QUOTED PASSAGE.
--- START ---

By David Osland
Call us the ‘on balance Remainers’. Millions of people – and I was one of them – backed Britain’s continued membership of the European Union in 2016, not from any commitment to some nebulously painted European ideal, but an entirely quotidian sense of pragmatism.
Nobody with a leftist outlook on politics, economics or social life will have approached the referendum ballot box that year unaware of the multiple structural fatuities and follies perpetrated by Brussels, not least because our attention was regularly drawn to them by a vociferous contingent of Lexit advocates.
Our eyes did not tear up in emotive Pavlovian response each time we heard an out of tune rendition of Beethoven’s Ninth from some substandard Belgian municipal symphony orchestra.
We knew all about the essentially neoliberal nature of the EU project, the enshrined freedom of movement for capital, the blatantly protectionist nature of the agricultural and fisheries policies, the substantial net cost in UK contributions.
But we did grasp that victory for the Leave campaigns would also represent triumph for the most ideologically driven elements of the Tory and Faragist right, creating a climate conducive to nationalism of the most rebarbative variety and chlorinated chicken alike.
And so, after weighing the pros and cons for ourselves personally, our families, the firms we work for, the British economy and British society as a whole, we came to the conclusion that remain and reform was the better option.
One politician captured ‘on balance Remainer’ sentiment perfectly, in a soundbite that attracted concentrated disapprobation at the time. That was Labour leader Jeremy Corbyn, when he famously described his level of enthusiasm for Remain as ‘seven, seven and a half out of ten’.
Yes, but the critics immediately add, did he even believe that personally? Given his unblemished record of eurosceptic voting throughout his many years in parliament, surely Corbyn was a closet Lexiteer, boxed in to paying lip service to a stance out of kilter with his gut instincts?
Only Corbyn and his inner circle know the real answer to such accusations. But the obvious rejoinder is: it didn’t really matter. Dilemmas of that nature are baked in to leading democratic political parties.
I was told at the time that the Labour leadership didn’t see the issue in existential terms, either way. The principal determination was to implement the transformative manifesto, in or out of the EU. That’s pretty much how I saw it too.

--- END ---

Echo the piece on the "on balance Remainers" word for word, from "Yes, but the" to "his gut instincts?". The material that comes next is not needed for any of this.

DATA BELOW.
--- START ---

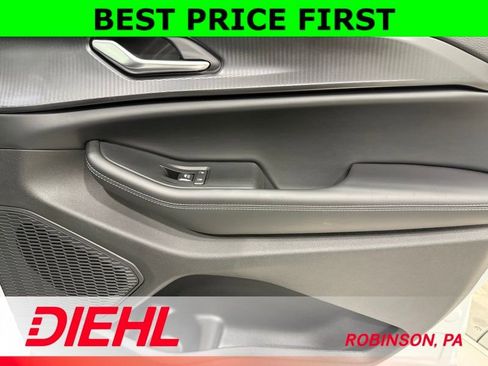New 2025 Jeep Grand Cherokee Altitude AWD/4WD image 15
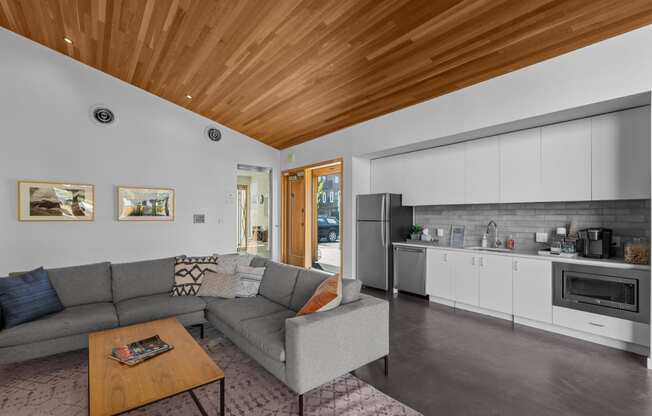 RangeApartments_Bend_OR_CommunityRoom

--- END ---

ANSWER SECTION.
Yes, but the critics immediately add, did he even believe that personally? Given his unblemished record of eurosceptic voting throughout his many years in parliament, surely Corbyn was a closet Lexiteer, boxed in to paying lip service to a stance out of kilter with his gut instincts?